STANDARDIZING DATA IN USING FLOOKUP
Brief Introduction
The power of a fuzzy matching algorithm lies in its ability to process data despite the presence of any text-based differences like punctuation marks, spelling differences and diacritical marks. However, even with such an advantage, leaving datasets unstandardized will disproportionately skew results.
To make this advantage count, let us look at two ways you can use Flookup to standardize your data before attempting to merge data or any other data cleaning operation. Images used are for illustration purposes only.
Removing Punctuation Marks
Let us assume that you have data with punctuation marks and let us assume that you want to retrieve data from a sperate table with clean or standardized data.
Here are the recommended steps to follow:
Create a new column next to the column you want to analyse. In this case, we will insert a new column next to Column A.
On the side, enter the punctuation marks you want to target in a single cell. In our example, we will use Cell E2.
In cell B2, enter this formula to strip the punctuation marks from Column A:
=NORMALIZE($A$2:$A$10,E2)
Your setup will look like this after the punctation marks have been removed and now you can use the values in Column B to merge data from the second table.
Removing Unwanted Words
Let us assume that you have a group of words that repeat throughout your dataset and that those words give you unexpectedly high percentage similarity scores like the one shown below:
=FUZZYMATCH("Toy Company", "Coyote Company") > 0.77
In the example above, the word "Company" appears in both text entries and contributes to a high percentage similarity despite the fact that these two entries are not really that similar. If we were to remove the offending text, this is the result we would get:
=FUZZYMATCH("Toy", "Coyote") > 0.33
The level of similarity is now much more acceptable and expected.
Now let us examine how to remove unwanted words like this using the NORMALIZE function. Here are the steps to follow:
Our aim is to merge data to the table above, but it is clear that we have a few words like "Inc, Co, etc.", that repeat throughout the dataset and yet they are unlikely to add value to the overall data cleaning process. In other words, it is in our interest to remove them from the columns we intend to analyse.
To do this, we shall use the NORMALIZE function as shown below:
First, we create a new column next to Column A, the column with the key values we want to use in our analysis.
Next, we enter comma separated words into any cell on the side. In this example, we shall enter them in Cell E2.
Finally, we strip the unwanted words from Column A and populate Column B with the normalized text entries.

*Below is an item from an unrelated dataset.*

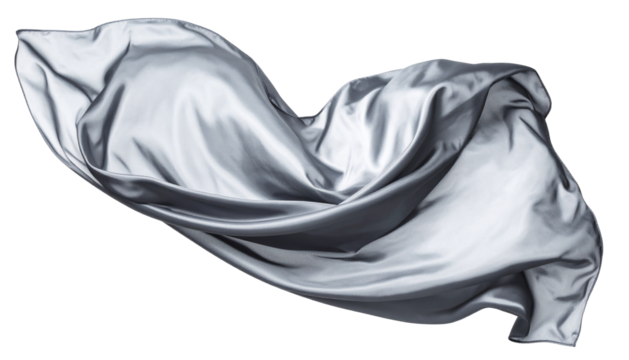 Wavy flying Gray silk fabric Isolated on Transparent or White Background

Please note that you might have to repeat this action on the column with values you want to match in the second table. Doing this will allow us to compare both tables without the bias of stop words. Your formula should look like this:
=NORMALIZE($B$1:$B$10,$E$2)
This is what your setup will look like at the end of the normalization process:
If you have a large dataset, use NORMALIZE LRM. LRM has two key distinguishing features:
It is operated via a GUI instead of typing the formulas inside a cell.

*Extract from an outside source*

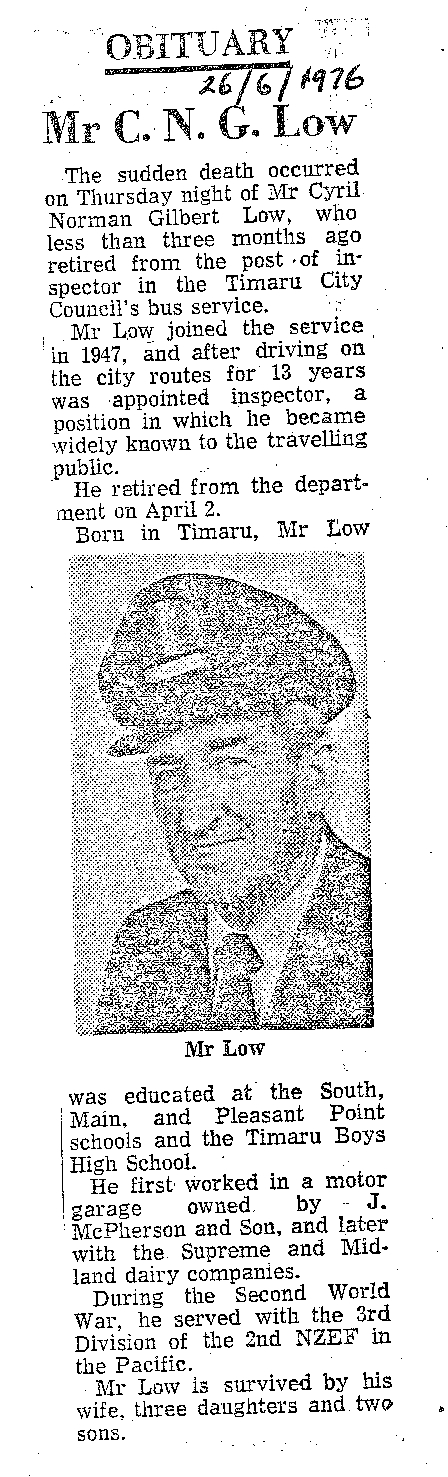 Obituary: Mr C N G Low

Each instance runs for 6 minutes instead of 30 seconds. This means that it has the potential to process large amounts of data every time it is executed.

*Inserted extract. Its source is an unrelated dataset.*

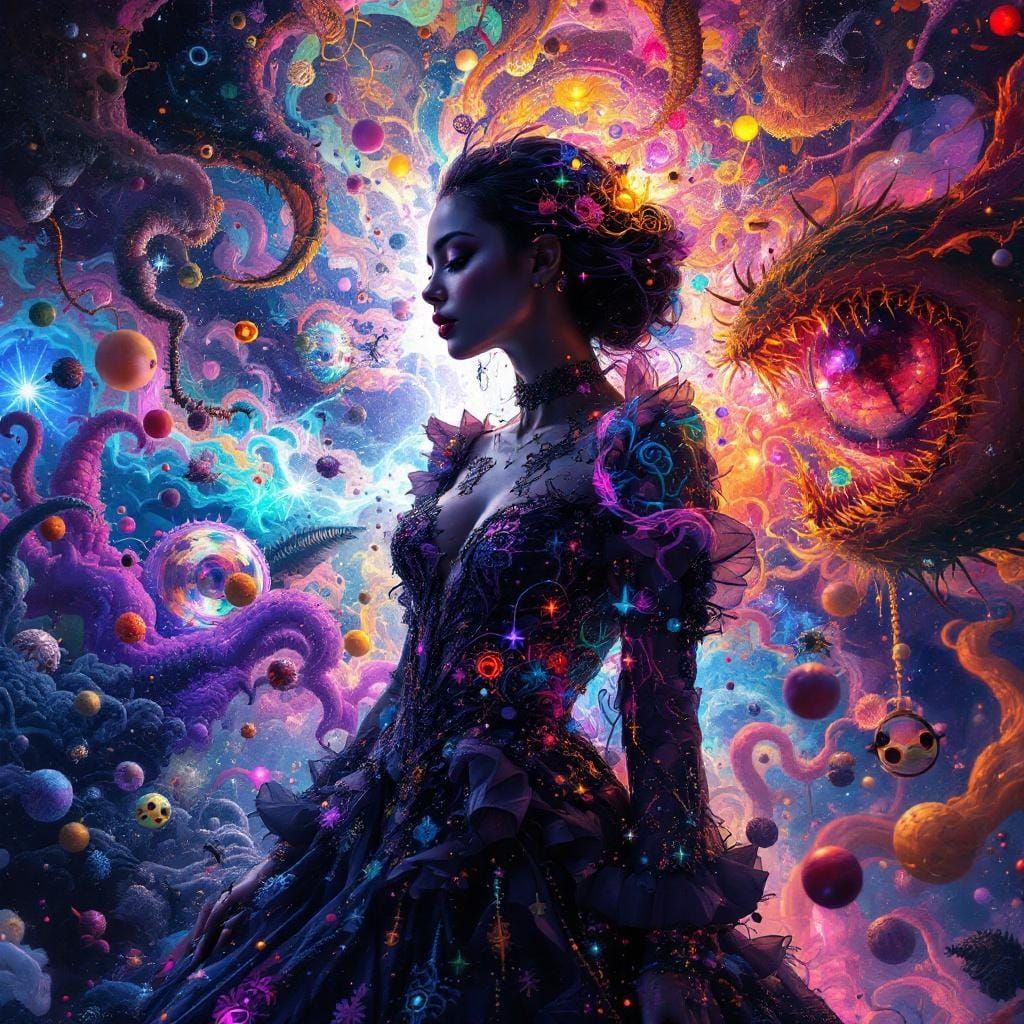 Surreal Woman in Hallucinatory Dreamscape Splash Art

Finally, use the data from the newly created columns to continue your data cleaning work using merge functions like FLOOKUP and SOUNDMATCH.
TIP: If you use FLOOKUP on the standardized data, you can do the following to restore your data to its pre-sanitized form:
Use FLOOKUP LRM to return the match plus its respective row index number.
In a new column, enter the following function to work through those row indices and return the corresponding data: =ARRAYFORMULA(VLOOKUP({2;5;7;15},$C$1:$E$500,2,FALSE))
This formula assumes that the row indices returned by Flookup are "2, 5, 7, 15" and that the pre-sanitized data spans Column C to Column E. Finally, it returns data from Column D, as signified by the number "2".